Can someone kindly point me in the right direction I must have make a mistake somewhere.
I am new in the topic of logarithms.
thank You.
Learningforcomp

Posts: 7
Joined: Fri Sep 11, 2020 2:35 pm
Reputation: 0

### Re: logarithms problems,

Yes, in order that $$ax^2+ bx+ c= 0$$ have two equal roots, the "discriminant", $$b^2- 4ac$$, must be 0. Here your equation is $$x^2- log_a(b)x+ 2log_b(a)= 0$$ so you must have $$(log_a(b))^2- 8log_b(a)= 0$$.

Since you have logarithms with two different bases, you will need to use the "change of base" formula, $$\log_b(a)= \frac{log_c(a)}{log_c(b)}$$ where c can be any positive number except 1. In particular, taking c= a, $$log_b(a)= \frac{1}{log_a(b)}. So [tex](log_a(b))^2= 8log_b(a)$$ can be written as $$(log_a(b))^2= \frac{8}{log_a(b)}$$. Then $$(log_a(b))^3= 8$$ so $$log_a(b)= 2$$ and $$log_b(a)= \frac{1}{2}$$ so that $$b= a^2$$ and $$a= b^{1/2}$$.

HallsofIvy

Posts: 263
Joined: Sat Mar 02, 2019 9:45 am
Reputation: 98

### Re: logarithms problems,

HallsofIvy wrote:Yes, in order that $$ax^2+ bx+ c= 0$$ have two equal roots, the "discriminant", $$b^2- 4ac$$, must be 0. Here your equation is $$x^2- log_a(b)x+ 2log_b(a)= 0$$ so you must have $$(log_a(b))^2- 8log_b(a)= 0$$.

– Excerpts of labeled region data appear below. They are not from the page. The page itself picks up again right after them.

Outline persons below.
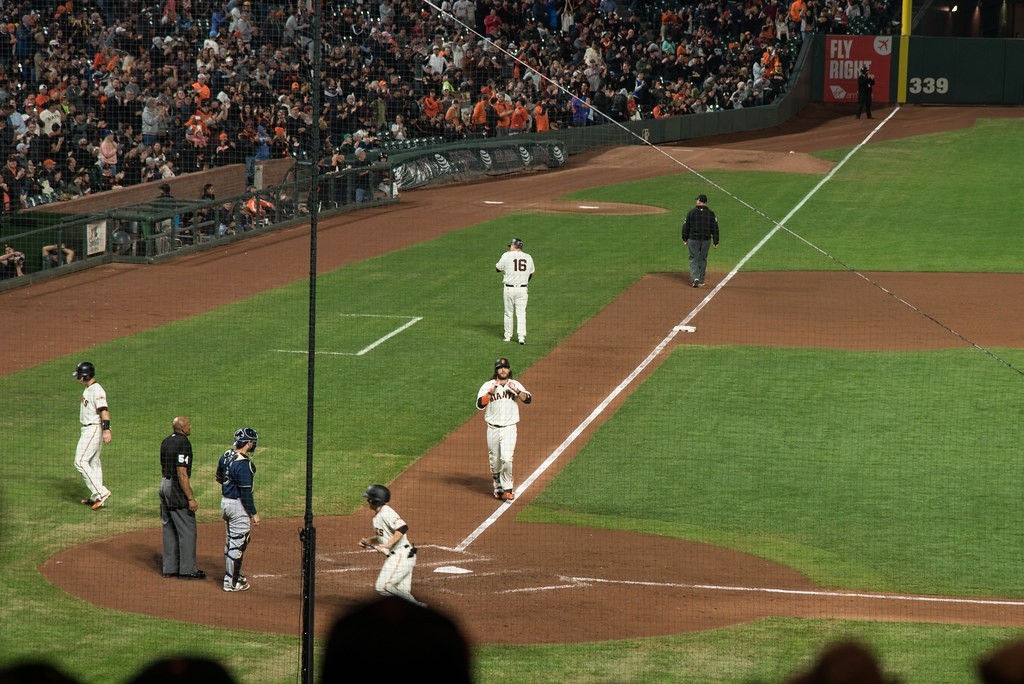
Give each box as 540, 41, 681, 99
856, 66, 876, 120
0, 0, 890, 244
682, 194, 719, 287
215, 428, 260, 591
358, 485, 428, 607
0, 243, 29, 280
475, 358, 531, 500
496, 238, 535, 345
158, 416, 206, 580
72, 362, 112, 510
42, 243, 74, 270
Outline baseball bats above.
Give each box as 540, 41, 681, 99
361, 541, 390, 556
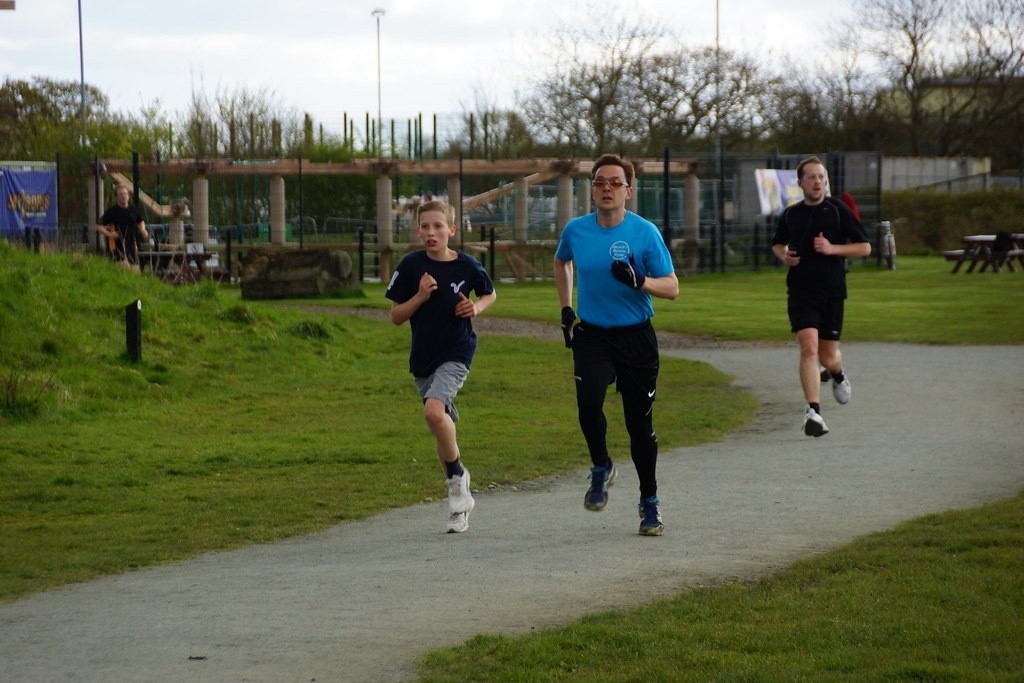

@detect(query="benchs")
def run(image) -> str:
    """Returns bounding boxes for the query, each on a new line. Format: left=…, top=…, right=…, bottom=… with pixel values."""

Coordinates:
left=946, top=248, right=1024, bottom=273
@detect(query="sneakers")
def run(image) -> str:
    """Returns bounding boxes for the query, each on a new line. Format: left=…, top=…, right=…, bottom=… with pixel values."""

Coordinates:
left=583, top=462, right=618, bottom=511
left=446, top=462, right=471, bottom=516
left=447, top=497, right=474, bottom=533
left=639, top=495, right=665, bottom=534
left=833, top=369, right=851, bottom=403
left=801, top=404, right=829, bottom=437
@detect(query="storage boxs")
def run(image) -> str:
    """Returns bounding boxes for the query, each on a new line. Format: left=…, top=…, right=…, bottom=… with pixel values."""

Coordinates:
left=179, top=243, right=204, bottom=252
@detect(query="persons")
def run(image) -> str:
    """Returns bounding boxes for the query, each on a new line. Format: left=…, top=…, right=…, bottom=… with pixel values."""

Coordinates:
left=554, top=154, right=679, bottom=537
left=96, top=186, right=148, bottom=274
left=384, top=201, right=496, bottom=533
left=772, top=157, right=872, bottom=438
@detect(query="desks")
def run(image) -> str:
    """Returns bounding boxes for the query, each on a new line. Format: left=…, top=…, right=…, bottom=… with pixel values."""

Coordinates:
left=139, top=251, right=213, bottom=285
left=953, top=235, right=1024, bottom=272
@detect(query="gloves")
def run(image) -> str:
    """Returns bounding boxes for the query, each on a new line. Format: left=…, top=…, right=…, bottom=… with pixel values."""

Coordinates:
left=609, top=252, right=644, bottom=290
left=561, top=305, right=584, bottom=347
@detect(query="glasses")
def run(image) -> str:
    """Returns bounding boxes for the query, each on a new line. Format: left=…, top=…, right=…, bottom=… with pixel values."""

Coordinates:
left=592, top=175, right=629, bottom=189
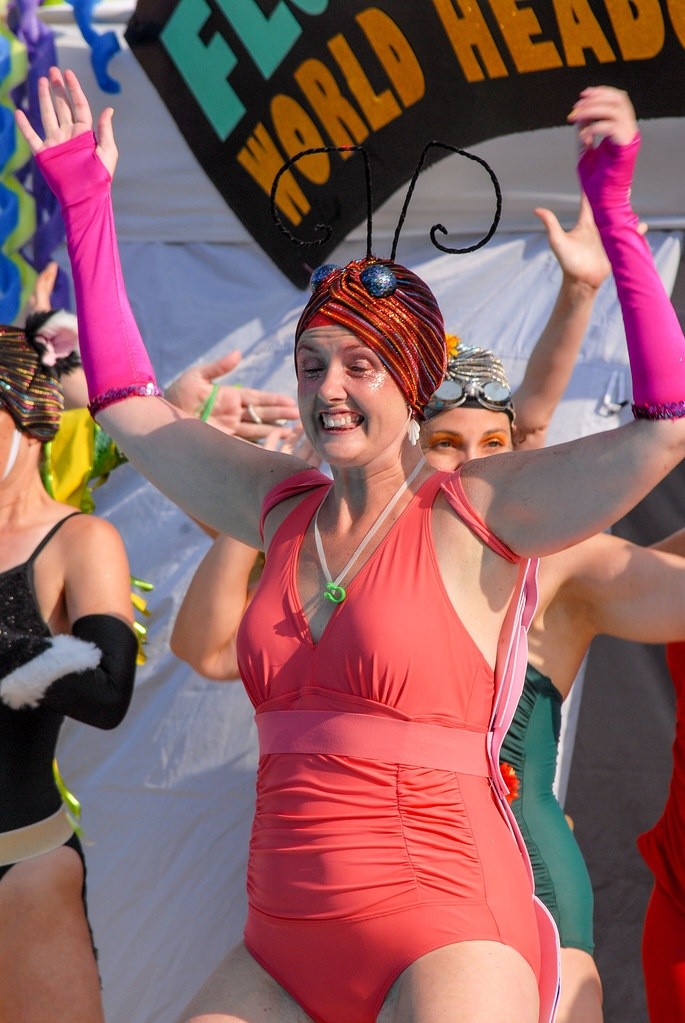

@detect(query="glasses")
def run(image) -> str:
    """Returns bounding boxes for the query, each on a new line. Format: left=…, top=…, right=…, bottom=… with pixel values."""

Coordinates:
left=426, top=379, right=513, bottom=412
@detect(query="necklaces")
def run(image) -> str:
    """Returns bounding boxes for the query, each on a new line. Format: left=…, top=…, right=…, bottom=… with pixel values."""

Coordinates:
left=315, top=455, right=427, bottom=603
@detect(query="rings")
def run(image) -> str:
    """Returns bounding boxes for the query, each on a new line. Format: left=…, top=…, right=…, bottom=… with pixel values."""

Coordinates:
left=248, top=406, right=261, bottom=423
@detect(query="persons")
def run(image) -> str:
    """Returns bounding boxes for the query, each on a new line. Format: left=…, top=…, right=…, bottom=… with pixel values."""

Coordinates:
left=0, top=274, right=302, bottom=1023
left=16, top=64, right=685, bottom=1023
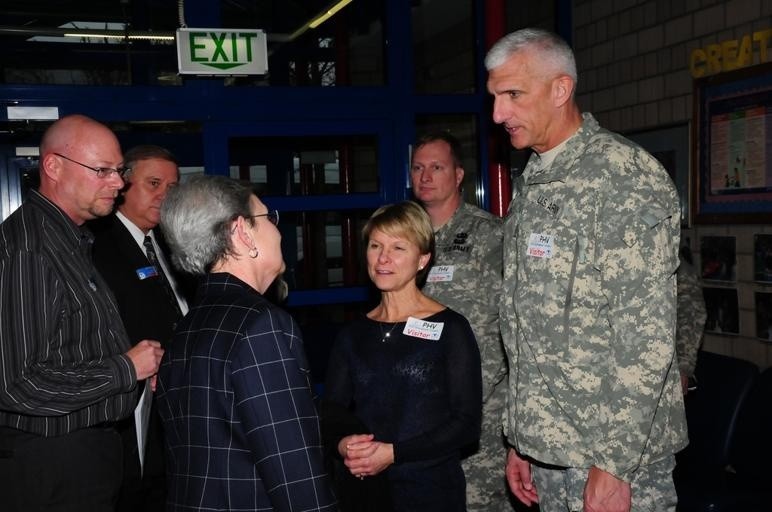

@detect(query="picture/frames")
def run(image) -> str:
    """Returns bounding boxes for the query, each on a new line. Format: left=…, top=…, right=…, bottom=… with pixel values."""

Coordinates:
left=692, top=62, right=772, bottom=224
left=609, top=120, right=691, bottom=229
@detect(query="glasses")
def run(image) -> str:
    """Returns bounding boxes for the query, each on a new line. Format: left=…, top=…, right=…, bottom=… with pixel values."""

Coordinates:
left=49, top=151, right=132, bottom=180
left=229, top=209, right=279, bottom=238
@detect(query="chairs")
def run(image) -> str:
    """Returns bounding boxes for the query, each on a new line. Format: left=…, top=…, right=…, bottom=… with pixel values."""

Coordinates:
left=673, top=351, right=759, bottom=484
left=675, top=367, right=772, bottom=512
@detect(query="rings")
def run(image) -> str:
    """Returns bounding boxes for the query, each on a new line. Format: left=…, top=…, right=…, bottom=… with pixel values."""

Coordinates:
left=361, top=472, right=366, bottom=480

Since you have logarithms with two different bases, you will need to use the "change of base" formula, $$\log_b(a)= \frac{log_c(a)}{log_c(b)}$$ where c can be any positive number except 1. In particular, taking c= a, $$log_b(a)= \frac{1}{log_a(b)}. So [tex](log_a(b))^2= 8log_b(a)$$ can be written as $$(log_a(b))^2= \frac{8}{log_a(b)}$$. Then $$(log_a(b))^3= 8$$ so $$log_a(b)= 2$$ and $$log_b(a)= \frac{1}{2}$$ so that $$b= a^2$$ and $$a= b^{1/2}$$.

Thank you!
Guest